Minimizing off-target signals in RNA fluorescent in situ hybridization

Abstract

Fluorescent in situ hybridization (FISH) techniques are becoming extremely sensitive, to the point where individual RNA or DNA molecules can be detected with small probes. At this level of sensitivity, the elimination of 'off-target' hybridization is of crucial importance, but typical probes used for RNA and DNA FISH contain sequences repeated elsewhere in the genome. We find that very short (e.g. 20 nt) perfect repeated sequences within much longer probes (e.g. 350-1500 nt) can produce significant off-target signals. The extent of noise is surprising given the long length of the probes and the short length of non-specific regions. When we removed the small regions of repeated sequence from either short or long probes, we find that the signal-to-noise ratio is increased by orders of magnitude, putting us in a regime where fluorescent signals can be considered to be a quantitative measure of target transcript numbers. As the majority of genes in complex organisms contain repeated k-mers, we provide genome-wide annotations of k-mer-uniqueness at http://cbio.mskcc.org/ approximately aarvey/repeatmap.

Figure 1.

A large fraction of RNA FISH probes contain short non-unique regions. The Y-axis shows the fraction of D. melanogaster RNA-coding sequences that contain genomic repeated sequences of size 20 nt (20-mers) or greater. Sequences have been grouped into full-length mRNA-coding (cDNA) sequences, or subsets of such coding sequences that are of lengths 2000, 1000 or 300 nt, respectively. The X-axis shows the number of 20-mer repeats that are present at a given probe sequence length. For example, about 15% of full-length cDNA sequences have 20-mer or larger repeats that are found more than 100 times in the genome.

Figure 2.

## REQUIRED ACTION
Substitute "vertical axis" for "Y-axis" in the stretch from "A large fraction" through "times in the genome." of the page on off-target signals in RNA FISH, and write out that stretch.

## INFORMATION SHOWN
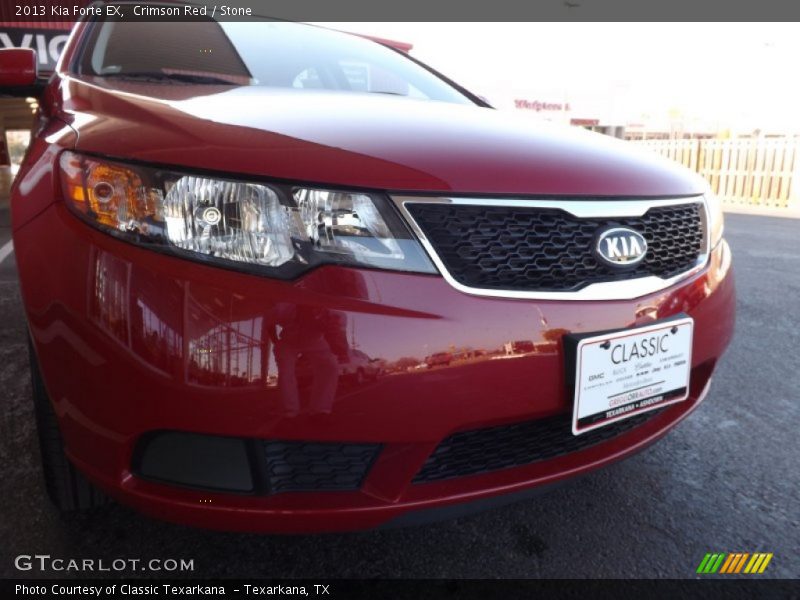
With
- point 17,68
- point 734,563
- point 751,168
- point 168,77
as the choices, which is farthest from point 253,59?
point 751,168

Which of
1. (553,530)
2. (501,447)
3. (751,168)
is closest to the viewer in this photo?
(501,447)

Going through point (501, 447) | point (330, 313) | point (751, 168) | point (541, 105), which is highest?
point (541, 105)

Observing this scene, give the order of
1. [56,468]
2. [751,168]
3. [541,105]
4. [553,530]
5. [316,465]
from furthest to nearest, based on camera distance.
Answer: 1. [541,105]
2. [751,168]
3. [553,530]
4. [56,468]
5. [316,465]

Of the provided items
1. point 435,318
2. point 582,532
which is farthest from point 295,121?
point 582,532

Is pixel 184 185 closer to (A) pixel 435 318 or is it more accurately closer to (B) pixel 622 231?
(A) pixel 435 318

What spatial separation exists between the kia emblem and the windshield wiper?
3.77 feet

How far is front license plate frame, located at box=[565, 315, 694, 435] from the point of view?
109 centimetres

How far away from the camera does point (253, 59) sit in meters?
1.98

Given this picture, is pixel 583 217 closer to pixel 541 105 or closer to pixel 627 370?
pixel 627 370

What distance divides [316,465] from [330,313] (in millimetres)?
287

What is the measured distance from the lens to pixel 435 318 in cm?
98

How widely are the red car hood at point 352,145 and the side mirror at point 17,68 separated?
67 centimetres

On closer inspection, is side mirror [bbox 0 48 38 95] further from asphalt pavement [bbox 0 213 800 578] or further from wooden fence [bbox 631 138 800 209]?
wooden fence [bbox 631 138 800 209]

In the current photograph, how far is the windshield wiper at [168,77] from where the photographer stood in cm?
169
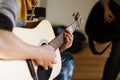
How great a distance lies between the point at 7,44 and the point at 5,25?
6cm

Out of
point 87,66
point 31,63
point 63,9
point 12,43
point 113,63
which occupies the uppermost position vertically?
Result: point 12,43

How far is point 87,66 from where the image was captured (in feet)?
7.88

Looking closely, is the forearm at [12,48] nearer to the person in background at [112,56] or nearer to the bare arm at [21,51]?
the bare arm at [21,51]

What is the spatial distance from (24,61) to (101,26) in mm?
1030

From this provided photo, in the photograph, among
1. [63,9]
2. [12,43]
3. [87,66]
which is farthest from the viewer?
[63,9]

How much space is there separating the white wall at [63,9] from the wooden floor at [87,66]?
40 cm

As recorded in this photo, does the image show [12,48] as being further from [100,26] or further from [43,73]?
[100,26]

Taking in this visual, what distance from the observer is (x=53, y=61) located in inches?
41.7

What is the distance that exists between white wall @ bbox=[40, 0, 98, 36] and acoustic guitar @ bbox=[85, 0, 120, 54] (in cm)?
91

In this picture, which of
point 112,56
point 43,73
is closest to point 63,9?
point 112,56

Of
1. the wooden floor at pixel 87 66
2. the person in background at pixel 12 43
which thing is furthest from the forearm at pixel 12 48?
the wooden floor at pixel 87 66

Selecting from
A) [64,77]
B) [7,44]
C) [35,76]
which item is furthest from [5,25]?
[64,77]

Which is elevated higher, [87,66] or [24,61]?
[24,61]

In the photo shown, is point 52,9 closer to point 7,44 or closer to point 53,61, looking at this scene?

## SOLUTION FOR THIS TASK
A large fraction of RNA FISH probes contain short non-unique regions. The vertical axis shows the fraction of D. melanogaster RNA-coding sequences that contain genomic repeated sequences of size 20 nt (20-mers) or greater. Sequences have been grouped into full-length mRNA-coding (cDNA) sequences, or subsets of such coding sequences that are of lengths 2000, 1000 or 300 nt, respectively. The X-axis shows the number of 20-mer repeats that are present at a given probe sequence length. For example, about 15% of full-length cDNA sequences have 20-mer or larger repeats that are found more than 100 times in the genome.